La nave SLIM que llegó ayer a la Luna es una prueba de ingeniería. Trataba de conseguir un descenso de precisión, o sea, con un error inferior a los cien metros, que aún no sabemos si ha funcionado. Su sistema de navegación debía localizar el lugar exacto comparando los cráteres que vea su cámara con los de un mapa almacenado en la memoria del ordenador. Algoritmos basados en inteligencia artificial debían permitir tanto la identificación de la zona como los desplazamientos laterales para evitar obstáculos.
El terreno elegido era complicado: una pendiente de 15 grados, que haría volcar incluso a una sonda tradicional. SLIM llevaba una especie de tren de aterrizaje de cinco patas adosado a su costado. Eso suponía descenso en vertical, pero que se dejaría caer de lado en cuanto hiciera contacto con el suelo para desplegar sus instrumentos y, en especial, el par de rovers que transportaba como pasajeros.
¿Qué robots iban a bordo del SLIM?
A bordo de la nave van dos modelos diferentes. Uno de dos kilos, con movimiento a saltos y capaz de comunicarse directamente con la Tierra. El segundo tiene el tamaño y peso de una pelota de tenis. Una vez en el suelo, se abre en dos mitades que hacen de ruedas y al mismo tiempo despliega un par de minicámaras. Tan pequeño de tamaño que ni siquiera porta antena de comunicaciones, así que las imágenes de su movimiento las enviaría a través del otro robot, con quien está conectado por bluetooth.

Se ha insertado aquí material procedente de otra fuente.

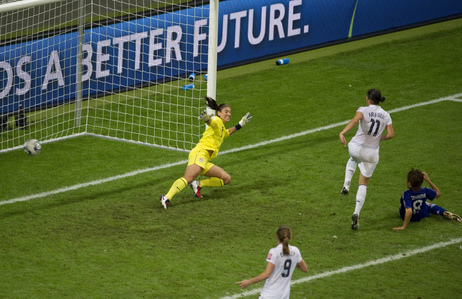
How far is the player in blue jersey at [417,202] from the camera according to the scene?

Si ese robot parece un transformer es porque hereda esa tradición japonesa. Lo ha diseñado y construido una fábrica de juguetes nipona por encargo de la agencia espacial. Uno idéntico iba a bordo del fracasado Hakuto-R. Si esta vez el alunizaje hubiera ido bien, el cacharrito tenía muchos números para convertirse en el juguete de moda.